== TASK STATEMENT ==
Supply the number of lines in the data below that hold "Zealand", and let that number be the whole answer.

Start of EXERCISE INPUTS

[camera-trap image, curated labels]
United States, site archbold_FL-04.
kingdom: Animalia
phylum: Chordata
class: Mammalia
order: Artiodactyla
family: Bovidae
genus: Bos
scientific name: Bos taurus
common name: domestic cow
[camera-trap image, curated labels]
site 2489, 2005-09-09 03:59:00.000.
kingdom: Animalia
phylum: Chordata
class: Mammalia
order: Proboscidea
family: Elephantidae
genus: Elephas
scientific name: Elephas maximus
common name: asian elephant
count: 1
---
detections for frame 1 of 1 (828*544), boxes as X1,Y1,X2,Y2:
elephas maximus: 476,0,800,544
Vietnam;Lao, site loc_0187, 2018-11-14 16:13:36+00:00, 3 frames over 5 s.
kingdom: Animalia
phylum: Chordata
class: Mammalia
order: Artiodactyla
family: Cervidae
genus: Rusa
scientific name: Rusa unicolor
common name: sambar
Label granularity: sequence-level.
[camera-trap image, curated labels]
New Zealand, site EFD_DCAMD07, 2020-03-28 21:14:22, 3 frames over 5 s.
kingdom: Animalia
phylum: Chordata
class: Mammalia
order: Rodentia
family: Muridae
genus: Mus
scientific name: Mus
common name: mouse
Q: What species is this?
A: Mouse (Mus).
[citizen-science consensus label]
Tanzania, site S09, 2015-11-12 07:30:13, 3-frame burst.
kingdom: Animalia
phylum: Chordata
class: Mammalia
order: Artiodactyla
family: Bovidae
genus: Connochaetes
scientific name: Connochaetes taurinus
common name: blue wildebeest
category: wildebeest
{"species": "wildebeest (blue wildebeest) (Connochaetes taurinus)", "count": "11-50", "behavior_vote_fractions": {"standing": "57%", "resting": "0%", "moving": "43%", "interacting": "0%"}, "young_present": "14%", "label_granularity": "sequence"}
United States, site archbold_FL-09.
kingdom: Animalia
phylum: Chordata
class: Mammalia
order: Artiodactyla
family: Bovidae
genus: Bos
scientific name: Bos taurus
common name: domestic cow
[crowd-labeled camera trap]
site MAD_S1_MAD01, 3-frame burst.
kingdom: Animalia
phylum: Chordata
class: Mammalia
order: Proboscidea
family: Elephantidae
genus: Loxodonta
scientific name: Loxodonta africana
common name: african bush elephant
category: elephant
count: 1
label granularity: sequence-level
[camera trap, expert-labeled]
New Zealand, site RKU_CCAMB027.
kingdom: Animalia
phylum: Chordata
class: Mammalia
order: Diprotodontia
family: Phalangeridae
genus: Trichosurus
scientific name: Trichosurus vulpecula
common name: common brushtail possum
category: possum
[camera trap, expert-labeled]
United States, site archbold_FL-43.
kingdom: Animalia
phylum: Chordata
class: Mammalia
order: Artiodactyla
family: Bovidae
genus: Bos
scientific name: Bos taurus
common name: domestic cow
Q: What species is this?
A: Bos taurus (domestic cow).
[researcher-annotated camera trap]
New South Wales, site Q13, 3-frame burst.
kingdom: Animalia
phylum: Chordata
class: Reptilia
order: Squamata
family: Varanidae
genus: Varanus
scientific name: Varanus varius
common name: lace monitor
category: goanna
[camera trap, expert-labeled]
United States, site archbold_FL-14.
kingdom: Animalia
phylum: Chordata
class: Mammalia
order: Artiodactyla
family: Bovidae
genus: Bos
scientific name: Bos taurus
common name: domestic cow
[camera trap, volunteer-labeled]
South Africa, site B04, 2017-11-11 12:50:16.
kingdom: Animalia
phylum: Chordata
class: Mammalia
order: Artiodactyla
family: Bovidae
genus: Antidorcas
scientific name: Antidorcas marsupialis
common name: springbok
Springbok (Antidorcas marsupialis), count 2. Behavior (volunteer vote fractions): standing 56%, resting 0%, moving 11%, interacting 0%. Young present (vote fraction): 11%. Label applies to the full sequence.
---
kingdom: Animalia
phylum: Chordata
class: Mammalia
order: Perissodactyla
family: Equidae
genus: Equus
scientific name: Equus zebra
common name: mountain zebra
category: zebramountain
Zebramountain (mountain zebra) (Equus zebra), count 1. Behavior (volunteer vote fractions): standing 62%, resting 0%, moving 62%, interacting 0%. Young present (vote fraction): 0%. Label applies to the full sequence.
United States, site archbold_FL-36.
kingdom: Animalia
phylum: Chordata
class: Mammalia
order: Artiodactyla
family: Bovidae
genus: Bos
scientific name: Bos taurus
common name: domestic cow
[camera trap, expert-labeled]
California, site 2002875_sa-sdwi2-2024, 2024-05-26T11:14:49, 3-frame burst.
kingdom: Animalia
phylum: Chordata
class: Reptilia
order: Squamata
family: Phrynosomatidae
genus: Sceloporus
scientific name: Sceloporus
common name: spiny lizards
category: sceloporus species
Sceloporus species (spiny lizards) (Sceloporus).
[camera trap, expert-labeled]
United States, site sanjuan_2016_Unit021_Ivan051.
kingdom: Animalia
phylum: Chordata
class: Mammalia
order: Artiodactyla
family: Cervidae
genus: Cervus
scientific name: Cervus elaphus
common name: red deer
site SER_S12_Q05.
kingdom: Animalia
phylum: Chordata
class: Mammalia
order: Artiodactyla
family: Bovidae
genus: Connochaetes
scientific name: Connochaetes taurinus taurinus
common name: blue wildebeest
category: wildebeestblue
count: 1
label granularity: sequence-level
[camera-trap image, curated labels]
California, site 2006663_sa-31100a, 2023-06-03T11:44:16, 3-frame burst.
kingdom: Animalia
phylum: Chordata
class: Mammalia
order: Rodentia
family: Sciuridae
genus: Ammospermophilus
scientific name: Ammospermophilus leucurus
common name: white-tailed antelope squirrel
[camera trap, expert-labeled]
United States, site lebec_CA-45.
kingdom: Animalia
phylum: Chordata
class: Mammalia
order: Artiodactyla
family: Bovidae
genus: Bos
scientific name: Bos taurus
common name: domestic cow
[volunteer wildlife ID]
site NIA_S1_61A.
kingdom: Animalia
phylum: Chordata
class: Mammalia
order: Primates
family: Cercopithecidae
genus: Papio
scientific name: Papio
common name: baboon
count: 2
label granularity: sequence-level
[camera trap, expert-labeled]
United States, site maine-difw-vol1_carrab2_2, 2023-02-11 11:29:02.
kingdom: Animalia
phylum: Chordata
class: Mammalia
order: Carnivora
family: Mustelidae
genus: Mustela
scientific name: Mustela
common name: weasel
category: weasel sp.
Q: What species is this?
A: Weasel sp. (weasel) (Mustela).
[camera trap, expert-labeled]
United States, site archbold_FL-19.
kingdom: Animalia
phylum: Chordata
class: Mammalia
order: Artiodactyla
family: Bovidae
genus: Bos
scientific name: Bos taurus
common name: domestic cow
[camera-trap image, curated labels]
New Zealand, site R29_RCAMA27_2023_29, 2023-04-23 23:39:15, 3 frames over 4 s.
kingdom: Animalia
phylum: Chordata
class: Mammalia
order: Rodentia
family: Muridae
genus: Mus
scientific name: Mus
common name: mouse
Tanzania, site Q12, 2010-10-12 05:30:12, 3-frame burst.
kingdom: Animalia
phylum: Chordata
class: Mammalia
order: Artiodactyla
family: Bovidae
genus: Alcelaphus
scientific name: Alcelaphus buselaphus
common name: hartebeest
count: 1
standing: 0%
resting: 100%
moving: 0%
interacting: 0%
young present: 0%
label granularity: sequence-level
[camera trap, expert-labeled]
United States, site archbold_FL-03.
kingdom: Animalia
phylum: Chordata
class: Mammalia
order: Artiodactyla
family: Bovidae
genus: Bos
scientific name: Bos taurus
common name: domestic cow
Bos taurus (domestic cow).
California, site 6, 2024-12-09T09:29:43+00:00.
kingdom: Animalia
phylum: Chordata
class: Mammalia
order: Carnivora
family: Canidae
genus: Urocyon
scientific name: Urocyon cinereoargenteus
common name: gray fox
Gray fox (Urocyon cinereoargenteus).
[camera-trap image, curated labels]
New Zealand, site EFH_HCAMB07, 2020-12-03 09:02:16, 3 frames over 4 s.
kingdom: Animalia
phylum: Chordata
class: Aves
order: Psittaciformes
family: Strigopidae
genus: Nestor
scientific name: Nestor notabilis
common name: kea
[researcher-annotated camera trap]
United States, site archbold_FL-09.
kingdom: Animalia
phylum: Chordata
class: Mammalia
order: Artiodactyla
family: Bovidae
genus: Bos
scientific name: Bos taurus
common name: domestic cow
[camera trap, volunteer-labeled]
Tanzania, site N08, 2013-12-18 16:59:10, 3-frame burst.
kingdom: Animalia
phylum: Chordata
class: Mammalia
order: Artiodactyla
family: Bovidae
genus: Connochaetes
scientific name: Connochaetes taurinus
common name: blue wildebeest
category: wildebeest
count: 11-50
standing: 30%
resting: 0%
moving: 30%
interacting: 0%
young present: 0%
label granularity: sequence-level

End of EXERCISE INPUTS

== YOUR RESPONSE ==
4